§ TASK DETAILS
The response should repeat word for word every line below from the one with "Burn-up chart showing" to the one with "Climate Research and", inclusive, and nothing else; leave pictures out.
PROVIDED ENTRIES: Begin
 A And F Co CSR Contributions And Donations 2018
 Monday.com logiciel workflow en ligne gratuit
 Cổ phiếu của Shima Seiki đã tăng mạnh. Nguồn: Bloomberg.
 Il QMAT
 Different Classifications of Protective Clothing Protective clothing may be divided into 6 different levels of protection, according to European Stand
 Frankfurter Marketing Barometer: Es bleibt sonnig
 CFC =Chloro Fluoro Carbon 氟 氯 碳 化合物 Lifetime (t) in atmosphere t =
PROVIDED ENTRIES: End
PROVIDED ENTRIES: Begin
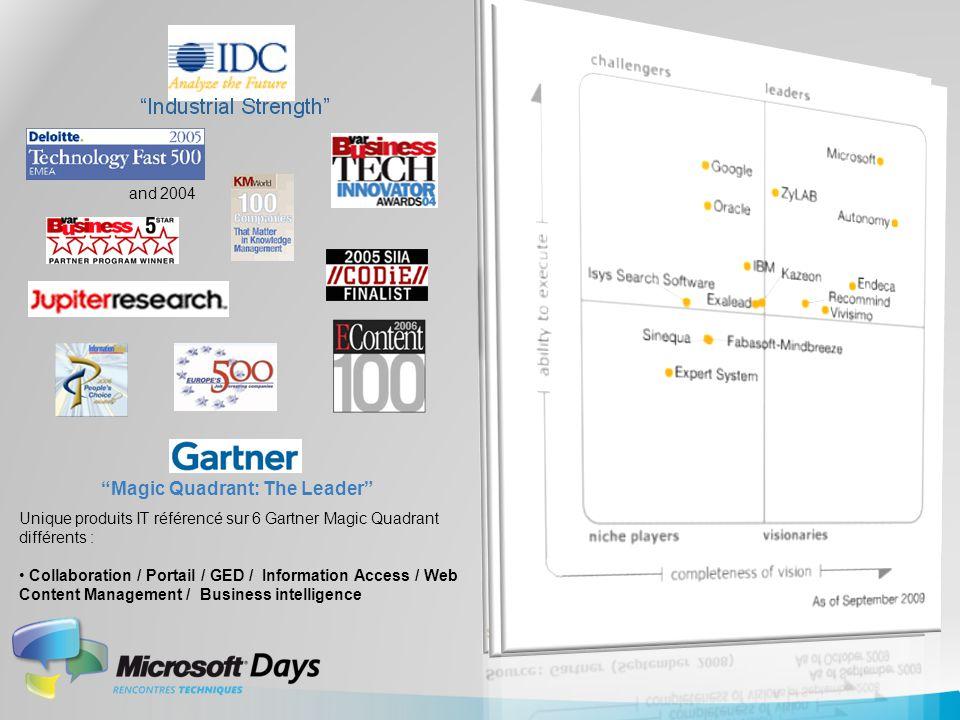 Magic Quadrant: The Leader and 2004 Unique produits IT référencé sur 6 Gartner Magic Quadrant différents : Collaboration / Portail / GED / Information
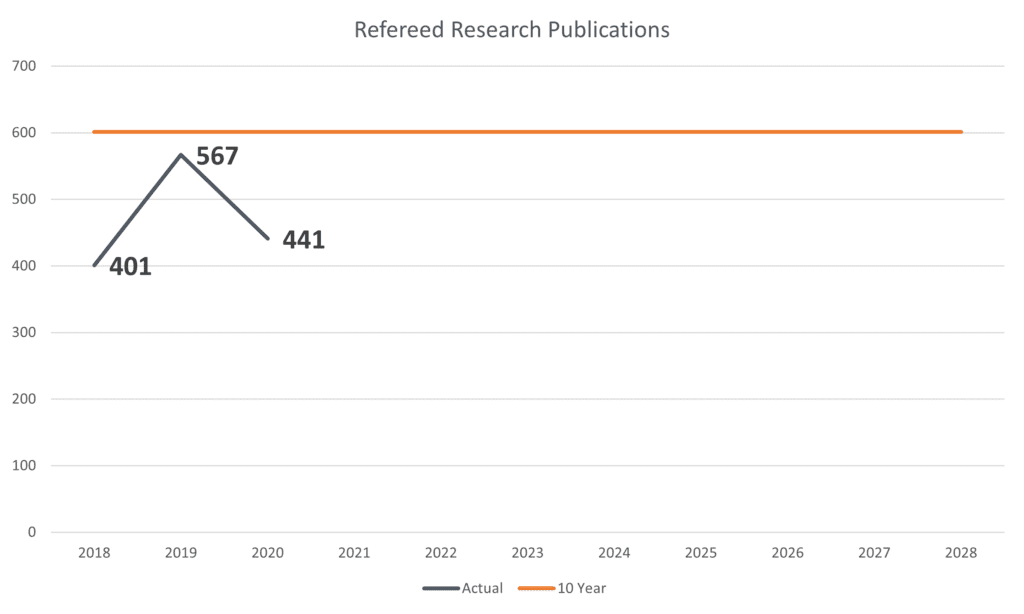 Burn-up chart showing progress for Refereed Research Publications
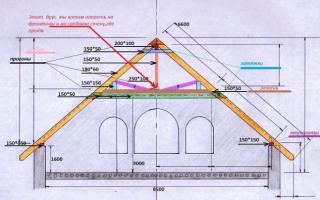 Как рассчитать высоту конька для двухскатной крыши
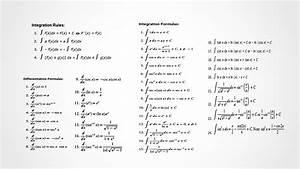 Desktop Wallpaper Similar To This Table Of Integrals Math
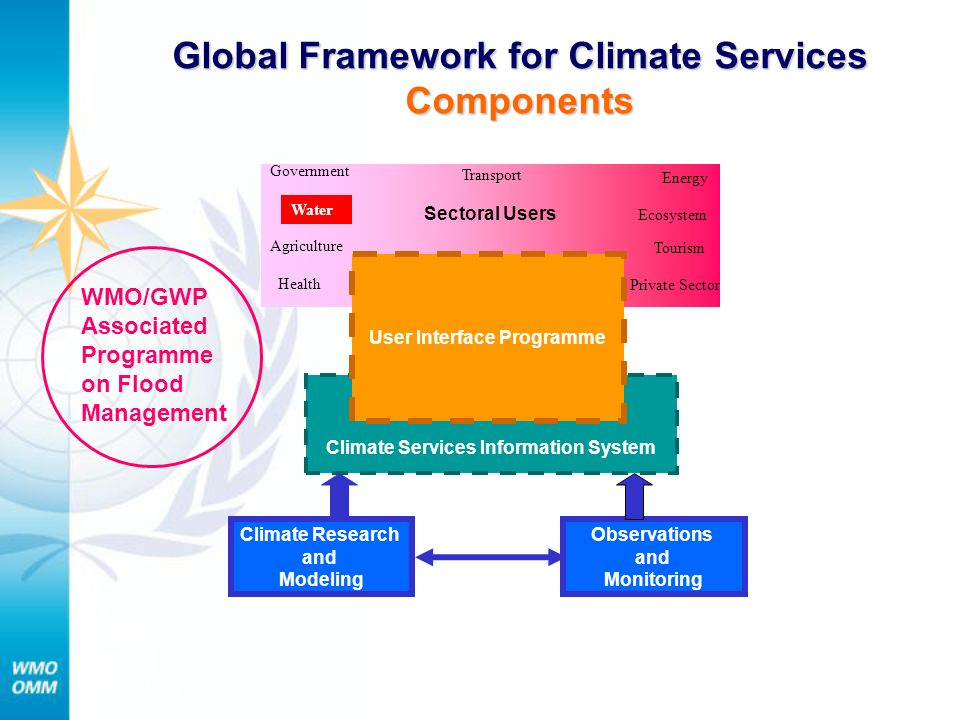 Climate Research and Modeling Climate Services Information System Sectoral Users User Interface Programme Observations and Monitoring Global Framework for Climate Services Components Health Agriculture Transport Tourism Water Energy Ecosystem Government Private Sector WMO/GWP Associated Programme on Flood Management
PROVIDED ENTRIES: End
§ SOLVED EXERCISE
 Burn-up chart showing progress for Refereed Research Publications
 Как рассчитать высоту конька для двухскатной крыши
 Desktop Wallpaper Similar To This Table Of Integrals Math
 Climate Research and Modeling Climate Services Information System Sectoral Users User Interface Programme Observations and Monitoring Global Framework for Climate Services Components Health Agriculture Transport Tourism Water Energy Ecosystem Government Private Sector WMO/GWP Associated Programme on Flood Management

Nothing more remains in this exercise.